The tragedy of the no-confidence vote in Italian Prime Minister's Silvio Berlusconi's government on Tuesday was that, whatever the result, Berlusconi couldn't lose. The vote, it's true, was on a knife-edge, at least in the lower house. Long overdue and heavily pregnant deputies were wheeled in, in the hope that the government would be voted out. But to no avail: confounding all expectations, the great escapist escaped yet again.

The senate expressed its confidence, by 162 to 135 with 11 abstentions; the chamber of deputies wasn't quite so confident (314 against 311), but Berlusconi was in the clear. Those naive commentators who had been sharpening their pencils to write Berlusconi's political obituary will have to think again. The career of one of Europe's most bizarre and sinister clowns is far from over.

And even if he had lost, it wouldn't have mattered much. Berlusconi is too shrewd to base his survival on the ever-shifting sands of Italian politics and on the country's whimsical, flip-flopping MPs.

Over the past two decades he is ensured that parliament is no longer the place where a prime minister is judged. It's not there that real debate takes place or that real decisions are made. The true theatre of Italian politics is the television studio — and Berlusconi, of course, owns most of the studios. Even if he had lost yesterday he would simply have called an election, and the chances are that — like 1994 and 2001 and 2008 — he would have won by a landslide. He owns, after all, the means of seduction.

The one certain loser, sadly, is Italy. The cost of Berlusconi's survival is complete political standstill. The date for the vote was set almost a month ago, since when parliament has been paralysed: no decisions, no leadership.

Berlusconi will now have a wafer-thin majority and, given the iffy loyalty of Italian MPs, no guarantee that any legislation will pass.

Part of the problem is that the man who brought the whole crisis to a head, Gianfranco Fini, has a tragic lack of cojones.

Having stormed out of Berlusconi's government, Fini then decided that his rebels should abstain rather than vote against it.

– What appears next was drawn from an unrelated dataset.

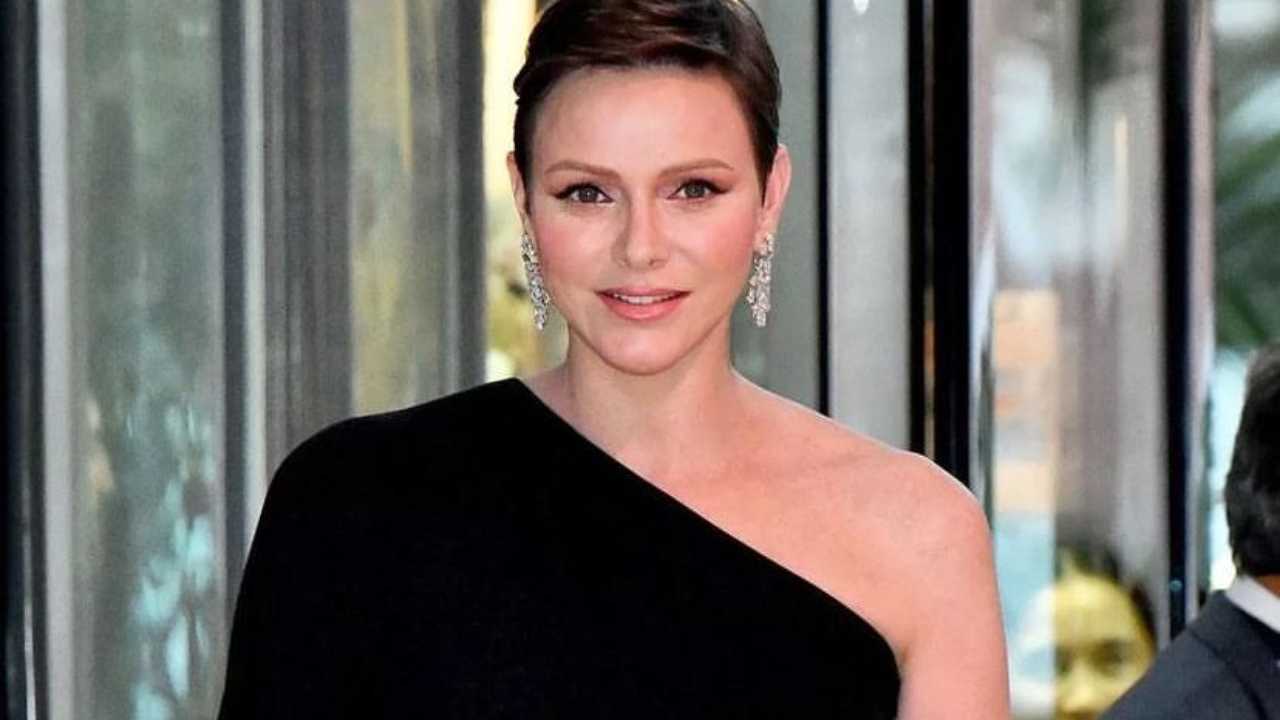 Charlene di Monaco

It's a bit like a boxer picking a fight then refusing to throw a punch. If Berlusconi is famously red-blooded and full of chutzpah, Fini appears lily-livered. Three of his rebels even voted with Berlusconi. Some rebellion.

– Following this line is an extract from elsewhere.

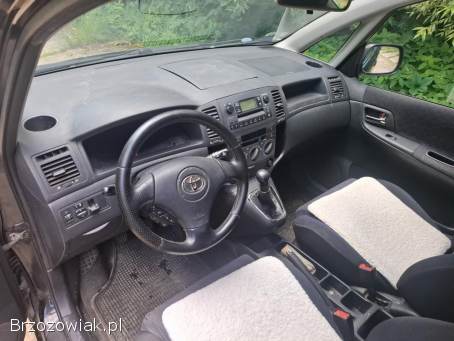 Toyota Corolla Verso 2001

The left-wing opposition, meanwhile, is weak and divided. There's always talk of a leadership coup in the air and the party veers between principles and opportunism, between old-fashioned Euro-communism and an uninspiring, centrist confusion.

Fini's fickle followers could, in theory, form an alliance with the left-wing opposition, but it's not on the cards: an alliance between former fascists and former communists would require, even by Italian standards, extraordinary ideological flexibility.

Staying put

In the past, the way out would have been the appointment of a technical government, a coalition of politically neutral technocrats to guide the country out of the woods. But that solution hasn't been used since Berlusconi erupted on the political scene in the early 1990s, and there's no question of him, and Umberto Bossi, the leader of the Northern League, stepping aside for some humble servant of the state. They intend to stay exactly where they are.

As Berlusconi said again on Tuesday: "I'll absolutely never resign." He will never, it's clear, fall on his sword. He'll never do the honourable thing. He'll only ever do what's in his own, rather than his country's, interests.

And so Italians are saddled with a man who embarrasses them every time he steps on to the world stage; a man who is so lewd he makes Benny Hill look chaste; a man who is only not in court because he is in power.

The main reason for the riots in Rome was the acute frustration at the impossibility of removing Berlusconi from office. But the real tragedy isn't what the man has done, but what he hasn't done.

Even Berlusconi's most fervent admirers are at a loss when asked to name even half a dozen policies since 1994 of which they are truly proud. For all his landslides and years in power, he has achieved nothing.

His iconic promise in every election has been to build a bridge over the Straits of Messina linking Sicily to the mainland. He might as well have promised the pot of gold at the end of the rainbow.

Ironically, many suspect that he only survived the no-confidence vote by promising waverers precisely that: their very own pot of gold.

 

Tobias Jones is the author of The Dark Heart of Italy.